I have a 75 FW tank that has been setup for over 2 months. I have had all my community fish in there for around 2 months. I recently decided to order some Discus, SAE, and some more cardinals for the tank. The shipment came on Thursday. The fish were placed into the tank and each bag was acclimated slowly.

The Discus were stressed and appeared to be loosing their slime coat so I added more Prime to the tank and also some aquarium salt. The salt I added was a fairly small amount compared to a normal treatment (1/4cup vs 1 cup). I used less due to plants in the tank but I felt the need to help the slimecoat on the Discus mildly. A few cardinals died that night but I chaulked it up to stresses of shipping. I decided to do a 33% water change that night to be safe.

However, the next day 16 of my 20 cardinal tetras were dead as was 1 Discus! They remaining 4 were at the top breathing heavy like they had ammonia poisoning, but the test kits showed 0 for ammonia and nitrite. I turned down my CO2 which was not pumping out that many bubbles per second to begin with. I removed the 4 remaining cardinals and put them in a bucket with fresh tap water (Primed) and immediately they looked better. This led me to believe that it was definately a chemical poisoning the fish in my tank, not a disease and the cardinals are just the most sensitive.

Could the salt cause some reverse osmotic conditions in a particular plant to release something toxic to fish? I did not own any exotic plants just your standard LFS types. The only other thing I could think of was that 2 days prior to my receiving the shipment of Discus I decided to clean my tank and move some plants around. I had an anubis nana that was covered in spot algae and some hair algae. I removed it from the tank and one end smelled rotten. I cut that end and dipped the leaves in a mixture of H202 and water for ~1hr. I rinsed it with water and placed it back in my tank. Since the incedent, I have removed this plant...just in case it was leeching something into the water.

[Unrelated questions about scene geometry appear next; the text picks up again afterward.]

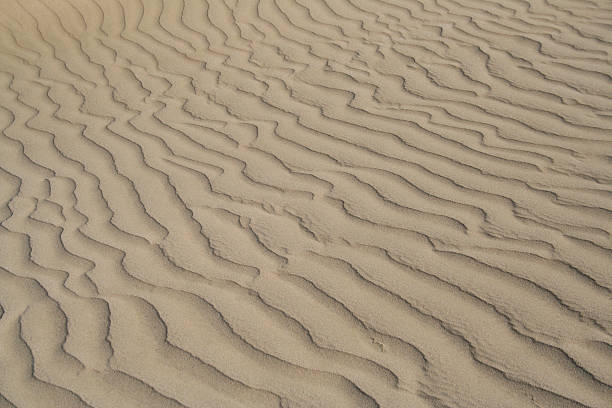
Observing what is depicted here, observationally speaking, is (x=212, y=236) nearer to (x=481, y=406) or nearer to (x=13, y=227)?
(x=13, y=227)

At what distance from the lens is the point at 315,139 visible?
4.48m

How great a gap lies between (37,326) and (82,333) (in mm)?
209

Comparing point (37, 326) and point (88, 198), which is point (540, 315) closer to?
point (37, 326)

I did a 33% water change (stated above) after seeing the cardinals breathing up top, and another 50% change the next day after finding most of them dead. The 4 I moved to the bucket are all doing fine. The other fish were starting to look stressed, hiding, ocassionally breathing at the top...etc. They would look normal for awhile, eat and then go hide. I decided to break down the 75g tank and moved everything to freshly setup 20g tank. I moved a few plants over, and one of my filters.

24hrs later they all look normal. Colors are bright, they are swimming normally and even the 2 surviving Discus are starting to eat. WTF happend to my 75g?!:

1.) H2O2 plant reaction w/ or without help from aquarium salt (reverse osmosis).
2.) Some fungus remaining on driftwood became toxic...at just the right time...not buying that, but throwing out the driftwood since fungus has not settle even after 2 months.
3.) Something toxic on the outside of the fish bags that were placed in the tank to acclimate. I never even thought of rinsing off the outside the bags before putting them in my tank. Or from the newspapers they were packed in, heat packs...etc.


Now here is what I discovered after much searching. The culprit was most likely the cold winter climate. During warmer times of the year, we don't have to temper the cold water with as much hot water before adding it to the tank. In the winter the cold line is much colder so we have to use more warm water to get our tap to the temperature we want. With a Discus tank, I was getting my tap to 84F.

Hot water contains less oxygen than cold water. In a typical water heater, much of the oxygen in water is depleted because the heater is ~ 120F (avg. thermostat temp setting of water heaters). When we put this oxygen-depleted water into our tanks, it takes a while for it to re-acquire its dissolved oxygen. This is why you may find fish gasping right after a water change in the winter. When I changed 33-50% of my tank water, certain fish felt it and responded right away (cardinals). Thinking this was due to a chemical toxin, I panicked and changed even more water. This turned out, made the problem worse. Now I fill a 20g trash can with cold water the day before and heat it to my tank temperature prior to adding it.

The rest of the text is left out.